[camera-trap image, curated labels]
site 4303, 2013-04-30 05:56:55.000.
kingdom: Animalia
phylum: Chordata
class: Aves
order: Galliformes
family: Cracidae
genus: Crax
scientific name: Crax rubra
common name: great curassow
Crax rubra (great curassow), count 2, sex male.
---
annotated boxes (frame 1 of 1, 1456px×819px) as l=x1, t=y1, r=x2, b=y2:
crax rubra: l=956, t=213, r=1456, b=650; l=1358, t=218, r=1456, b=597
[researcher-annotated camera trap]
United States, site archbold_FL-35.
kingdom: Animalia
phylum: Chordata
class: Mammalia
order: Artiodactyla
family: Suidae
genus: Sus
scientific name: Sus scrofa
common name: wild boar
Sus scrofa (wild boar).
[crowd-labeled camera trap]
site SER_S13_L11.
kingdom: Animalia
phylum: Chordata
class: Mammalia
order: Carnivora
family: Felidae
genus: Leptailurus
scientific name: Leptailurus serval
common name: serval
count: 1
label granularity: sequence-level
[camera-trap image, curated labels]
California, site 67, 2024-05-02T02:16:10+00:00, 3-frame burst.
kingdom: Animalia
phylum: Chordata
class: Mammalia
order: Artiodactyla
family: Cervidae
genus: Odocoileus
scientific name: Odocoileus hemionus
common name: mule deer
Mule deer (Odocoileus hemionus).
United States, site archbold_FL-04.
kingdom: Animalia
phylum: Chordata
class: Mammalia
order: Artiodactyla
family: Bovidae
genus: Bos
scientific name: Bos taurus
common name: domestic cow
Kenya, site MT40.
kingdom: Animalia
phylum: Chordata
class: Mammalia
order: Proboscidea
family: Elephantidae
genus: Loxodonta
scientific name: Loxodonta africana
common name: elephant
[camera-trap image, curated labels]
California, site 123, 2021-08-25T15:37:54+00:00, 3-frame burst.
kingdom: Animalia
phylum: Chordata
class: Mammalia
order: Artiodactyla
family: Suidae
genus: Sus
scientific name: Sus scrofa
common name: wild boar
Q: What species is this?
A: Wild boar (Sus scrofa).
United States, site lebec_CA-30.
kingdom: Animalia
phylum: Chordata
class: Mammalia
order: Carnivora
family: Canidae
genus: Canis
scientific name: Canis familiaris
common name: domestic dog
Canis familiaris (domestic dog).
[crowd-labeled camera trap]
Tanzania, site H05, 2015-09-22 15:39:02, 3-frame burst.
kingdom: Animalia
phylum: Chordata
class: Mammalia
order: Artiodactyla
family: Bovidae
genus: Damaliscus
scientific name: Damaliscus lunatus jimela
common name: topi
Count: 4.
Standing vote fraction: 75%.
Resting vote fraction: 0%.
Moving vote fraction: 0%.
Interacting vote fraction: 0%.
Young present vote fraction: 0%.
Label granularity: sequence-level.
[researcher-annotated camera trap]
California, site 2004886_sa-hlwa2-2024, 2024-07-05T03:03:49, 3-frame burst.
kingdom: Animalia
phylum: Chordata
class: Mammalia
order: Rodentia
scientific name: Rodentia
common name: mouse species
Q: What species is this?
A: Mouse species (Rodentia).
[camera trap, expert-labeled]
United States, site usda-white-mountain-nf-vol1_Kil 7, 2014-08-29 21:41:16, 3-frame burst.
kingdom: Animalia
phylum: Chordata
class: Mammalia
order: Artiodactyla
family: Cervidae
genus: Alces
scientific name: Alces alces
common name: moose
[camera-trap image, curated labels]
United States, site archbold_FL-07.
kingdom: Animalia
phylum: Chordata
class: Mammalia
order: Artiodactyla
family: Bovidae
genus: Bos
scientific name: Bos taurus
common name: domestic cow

▸ **TASK INSTRUCTIONS**
Please show each line in the records above that contains "species".

▸ **YOUR SOLUTION**
Q: What species is this?
common name: mouse species
Q: What species is this?
A: Mouse species (Rodentia).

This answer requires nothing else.